Les regards portés par le théâtre vers la sculpture s’inscrivent historiquement dans le développement de l’art du théâtre à la fin du xixe et au début du xxe siècle. C’est le moment où, s’interrogeant sur sa spécificité, par rapport aux autres arts, le théâtre affirme sa dimension d’art de la scène c’est-à-dire travaillant avec des corps vivants dans un espace. Il est en effet le seul art dont le matériau principal est un matériau vivant : le corps de chair de l’acteur.
Dès le début deux courants se dessinent dans les nouvelles revendications esthétiques : le réalisme d’un côté, le symbolisme de l’autre. Et c’est autour de la question de l’acteur que les choix se radicalisent. Du côté des partisans du symbole tout se joue dans le procès du naturalisme autour de l’ambition de faire accéder le corps vivant de l’acteur à la dimension d’une forme artistique, capable de rivaliser avec les formes élaborées par les arts plastiques qui, eux, s’appuient sur une maîtrise parfaite de matériaux échappant aux aléas du vivant. C’est dans ce cadre que la référence à la sculpture intervient comme une image de combat contre la tentation réaliste que peut nourrir le corps vivant de l’acteur. L’enjeu est, en prenant appui sur la référence à la sculpture, de construire un nouveau modèle d’acteur.
Tirant la leçon du corps sculpté, l’acteur pourra déjouer les risques de dérive vers l’usage d’un corps quotidien et s’engager sur un chemin vers l’élaboration d’un corps d’art capable d’inscrire des formes dans l’espace. Des formes mettant en jeu, à travers le corps prenant possession de l’espace, non pas un théâtre d’image mais un théâtre assumant pleinement la troisième dimension.
C’est ce courant du théâtre en lutte contre le réalisme qui engage le dialogue avec la sculpture. Ainsi se développe, à travers des textes fondateurs où des hommes de théâtre ont voulu construire et défendre leur vision, toute une pensée du théâtre donnant un nouvel horizon à l’acteur où corps de chair et corps de pierre dialoguent. Les enjeux de ce courant du théâtre sont complexes. Toutefois il semble possible de distinguer deux grandes familles. D’un côté, celle qui va de Meyerhold à Grotowski et Barba, en passant par Decroux, où la figure du sculpteur et la métaphore de l’acteur-statue viennent nourrir une définition de l’acteur centré sur le travail plastique (et qui accorde le plus souvent une grande importance à l’entraînement physique et aux exercices plastiques). De l’autre côté, une famille qui va de Maeterlinck, Craig et Appia à Kantor – et, en parallèle à cette filiation, quelqu’un comme Genet – où les enjeux de la référence à la statuaire associent à la dimension purement plastique une dimension que l’on peut qualifier de métaphysique, au sens d’Artaud, c’est-à-dire où la physique du théâtre est inséparable d’un « méta », d’une dimension qui la déborde et sur laquelle elle ouvre. Cette « métaphysique », où la physique du théâtre doit ouvrir sur un au-delà de la réalité, conduit pour finir vers un théâtre qui, pour préserver son essence, doit regarder du côté de la mort, un théâtre exigeant un acteur capable de s’aventurer sur des territoires qui l’amènent au bord de la mort, ultime frontière.
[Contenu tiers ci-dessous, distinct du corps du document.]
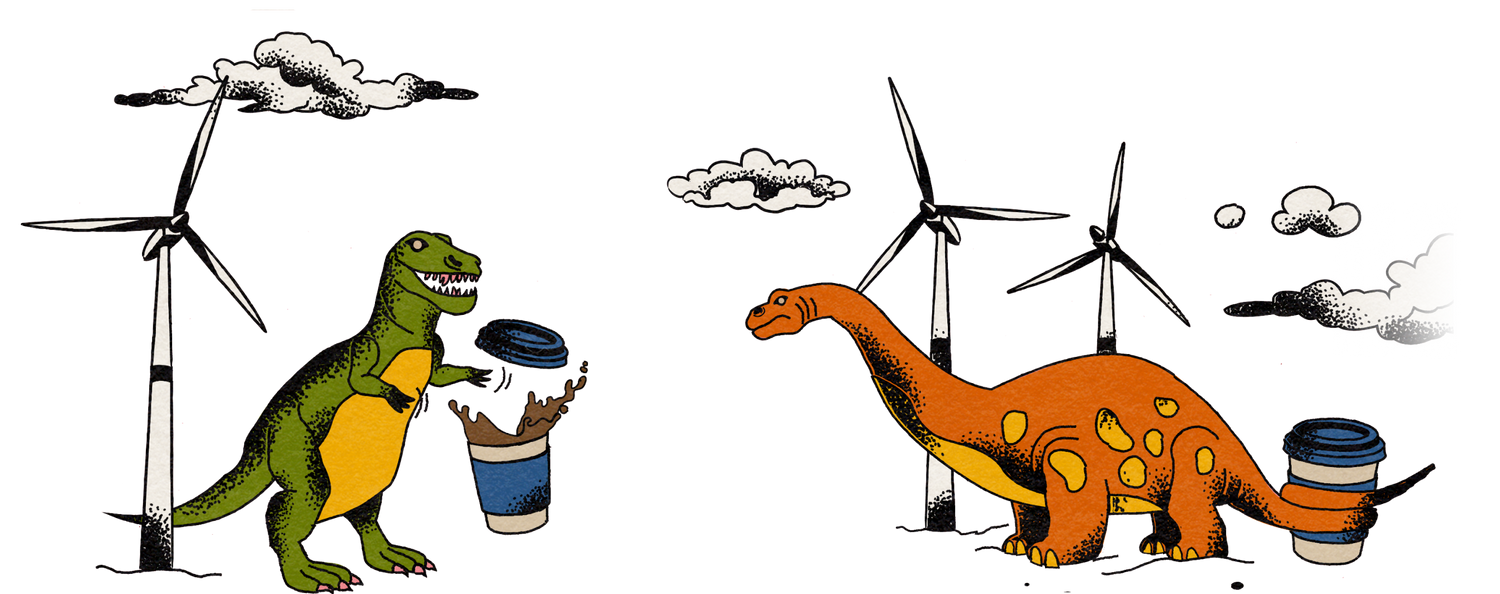 graphic of dinosaurs holding coffee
Si la sculpture est, parmi les Beaux-Arts, celui qui importe le plus pour ces penseurs du théâtre c’est dans la mesure où la sculpture à laquelle ils se réfèrent a pour objet et modèle le corps humain. Le corps au centre – tel est le lien entre théâtre et sculpture. C’est en effet autour de la question du corps que peut se nouer pour le théâtre comme pour la sculpture le dialogue entre la pierre et la chair, l’inerte et le vivant, l’immobilité et le mouvement.
Dans les textes où des sculpteurs comme Rodin et Bourdelle développent leur pensée de la sculpture en tant qu’artistes du corps de pierre, ils regardent du côté du corps de chair. Le modèle originaire reste pour eux celui des sculptures grecques qui furent capables justement d’insuffler aux corps de pierre la vie du corps de chair – modèle exemplaire de l’alliance fondatrice entre l’inerte et le vivant, entre l’immobilité et le mouvement. Lorsque Rodin se définit en tant que « guetteur de vie », il refuse l’image du corps sculpté comme objet inerte. L’oeuvre sculptée se doit pour lui d’associer le « bon modelé » qui introduit la dimension de la chair et le mouvement – ce mouvement qui évoque la transition d’une attitude à une autre – si bien que ceux qui regardent la statue ont l’illusion de voir le mouvement s’accomplir et Rodin va jusqu’à défendre la possibilité pour la sculpture de rivaliser avec la littérature et le théâtre pour la notation du mouvement.